• [WORK TO COMPLETE] Reproduce each record exactly.
• • •
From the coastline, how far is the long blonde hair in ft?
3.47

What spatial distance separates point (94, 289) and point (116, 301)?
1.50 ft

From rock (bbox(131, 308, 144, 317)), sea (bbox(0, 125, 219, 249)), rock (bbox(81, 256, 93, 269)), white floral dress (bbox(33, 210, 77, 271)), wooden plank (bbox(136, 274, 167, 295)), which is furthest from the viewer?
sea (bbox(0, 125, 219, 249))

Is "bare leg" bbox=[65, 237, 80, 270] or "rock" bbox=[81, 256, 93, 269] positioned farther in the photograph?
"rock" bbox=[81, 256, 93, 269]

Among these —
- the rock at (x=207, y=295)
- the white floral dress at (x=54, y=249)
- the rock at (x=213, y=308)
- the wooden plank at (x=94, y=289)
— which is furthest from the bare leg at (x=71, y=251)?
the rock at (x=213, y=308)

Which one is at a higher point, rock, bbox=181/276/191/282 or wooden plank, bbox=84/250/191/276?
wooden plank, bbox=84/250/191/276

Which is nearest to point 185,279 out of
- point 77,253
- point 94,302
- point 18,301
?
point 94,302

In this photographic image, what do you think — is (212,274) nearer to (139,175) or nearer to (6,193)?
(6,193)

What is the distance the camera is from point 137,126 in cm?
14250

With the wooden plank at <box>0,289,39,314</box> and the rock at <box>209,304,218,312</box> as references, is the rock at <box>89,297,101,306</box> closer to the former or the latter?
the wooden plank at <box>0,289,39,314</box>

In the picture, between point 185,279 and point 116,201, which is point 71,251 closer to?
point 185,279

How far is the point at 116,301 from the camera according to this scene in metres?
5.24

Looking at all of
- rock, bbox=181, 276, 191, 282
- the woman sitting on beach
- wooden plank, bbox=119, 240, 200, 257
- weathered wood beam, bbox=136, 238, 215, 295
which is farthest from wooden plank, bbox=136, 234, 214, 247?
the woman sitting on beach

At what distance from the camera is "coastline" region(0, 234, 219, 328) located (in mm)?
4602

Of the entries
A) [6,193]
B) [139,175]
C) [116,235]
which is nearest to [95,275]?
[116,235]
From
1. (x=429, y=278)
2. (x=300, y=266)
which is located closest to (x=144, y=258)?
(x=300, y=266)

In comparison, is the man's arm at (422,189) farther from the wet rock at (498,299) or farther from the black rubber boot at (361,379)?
• • •
• [COMPLETE RESPONSE]
From the coastline, how far is the long blonde hair in ft?
3.47

What spatial distance separates point (94, 289) and point (116, 301)?
1.50 ft

From rock (bbox(131, 308, 144, 317)), sea (bbox(0, 125, 219, 249)), rock (bbox(81, 256, 93, 269)), white floral dress (bbox(33, 210, 77, 271)), wooden plank (bbox(136, 274, 167, 295)), which is furthest from the viewer?
sea (bbox(0, 125, 219, 249))

Is "bare leg" bbox=[65, 237, 80, 270] or "rock" bbox=[81, 256, 93, 269] positioned farther in the photograph?
"rock" bbox=[81, 256, 93, 269]

Among these —
- the rock at (x=207, y=295)
- the white floral dress at (x=54, y=249)
- the rock at (x=213, y=308)
- the wooden plank at (x=94, y=289)
— which is furthest from the bare leg at (x=71, y=251)?
the rock at (x=213, y=308)

Which one is at a higher point, rock, bbox=181/276/191/282 or wooden plank, bbox=84/250/191/276?
wooden plank, bbox=84/250/191/276

Which is nearest to point 185,279 out of
- point 77,253
- point 94,302
- point 18,301
?
point 94,302

In this photographic image, what do you think — is (212,274) nearer to (139,175) or nearer to (6,193)?
(6,193)

What is the distance the camera is from point 137,126 in cm?
14250

With the wooden plank at <box>0,289,39,314</box> and the rock at <box>209,304,218,312</box> as references, is the rock at <box>89,297,101,306</box> closer to the former or the latter?
the wooden plank at <box>0,289,39,314</box>

In the picture, between point 185,279 and point 116,201, which is point 71,251 closer to?
point 185,279

How far is the point at 116,301 from the camera according to this scene in metres?
5.24

Looking at all of
- rock, bbox=181, 276, 191, 282
- the woman sitting on beach
- wooden plank, bbox=119, 240, 200, 257
- weathered wood beam, bbox=136, 238, 215, 295
which is farthest from wooden plank, bbox=136, 234, 214, 247?
the woman sitting on beach

At what distance from the camera is "coastline" region(0, 234, 219, 328) located (in mm)?
4602

Of the entries
A) [6,193]
B) [139,175]
C) [116,235]
which is nearest to [95,275]?
[116,235]
From
1. (x=429, y=278)
2. (x=300, y=266)
which is located closest to (x=144, y=258)?
(x=300, y=266)

In comparison, is the man's arm at (422,189) farther from the wet rock at (498,299) or farther from the black rubber boot at (361,379)?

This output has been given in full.